Bayreuth – Einen kurzen Moment dachte Gustl Mollath, nach sieben Jahren Zwangsunterbringung in einer Psychiatrie, wieder ein freier Mann zu sein. Ein gefälschter Gerichtsbeschluss ordnete seine sofortige Entlassung an. Doch knapp eine halbe Stunde später flog der Schwindel über das Dokument auf. Die Forensische Klinik habe die Fälschung zunächst nicht erkannt, obwohl eine frühzeitige Warnung der Justiz über einen angeblichen Entlassungsbeschluss ausgesprochen wurde.

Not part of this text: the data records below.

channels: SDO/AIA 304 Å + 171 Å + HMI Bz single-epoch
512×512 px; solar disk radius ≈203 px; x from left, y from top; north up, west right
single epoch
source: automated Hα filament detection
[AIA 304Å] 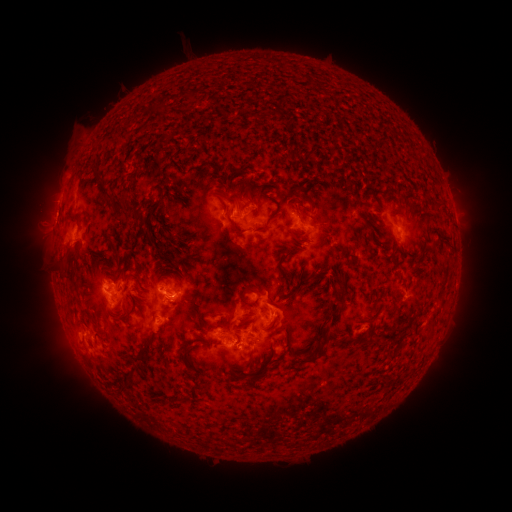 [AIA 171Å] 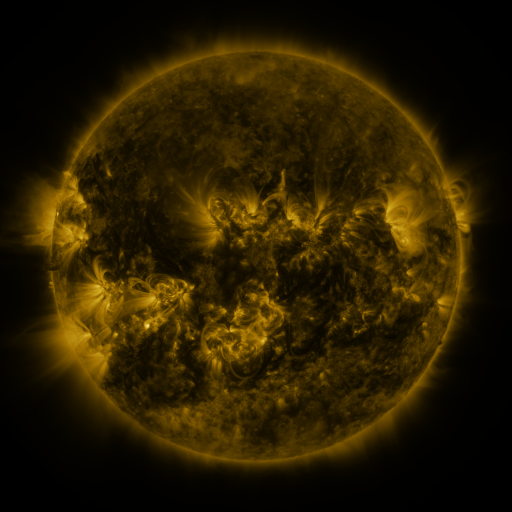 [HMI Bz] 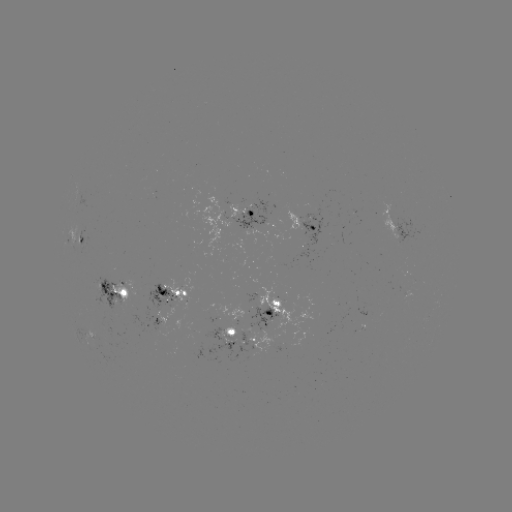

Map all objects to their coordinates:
filament: (193, 97)
filament: (160, 109)
filament: (118, 143)
filament: (294, 153)
filament: (233, 200)
filament: (118, 204)
filament: (146, 215)
filament: (73, 216)
filament: (273, 216)
filament: (299, 216)
filament: (233, 225)
filament: (285, 257)
filament: (315, 275)
filament: (245, 289)
filament: (141, 295)
filament: (335, 315)
filament: (92, 318)
filament: (274, 320)
filament: (140, 354)
filament: (183, 357)
filament: (249, 358)
filament: (308, 359)
filament: (262, 372)
filament: (121, 386)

Im Glauben an die Echtheit des Dokuments habe der stellvertretende Leiter der Forensischen Klink Bayreuth, Michael Zappe, Mollath heute Morgen eröffnet, ab sofort ein freier Mann zu sein. Er bestätigte damit eine Mitteilung von Mollaths Anwalt. Nach dem gefälschten Gerichtsbeschluss hätte Mollath noch heute entlassen werden müssen.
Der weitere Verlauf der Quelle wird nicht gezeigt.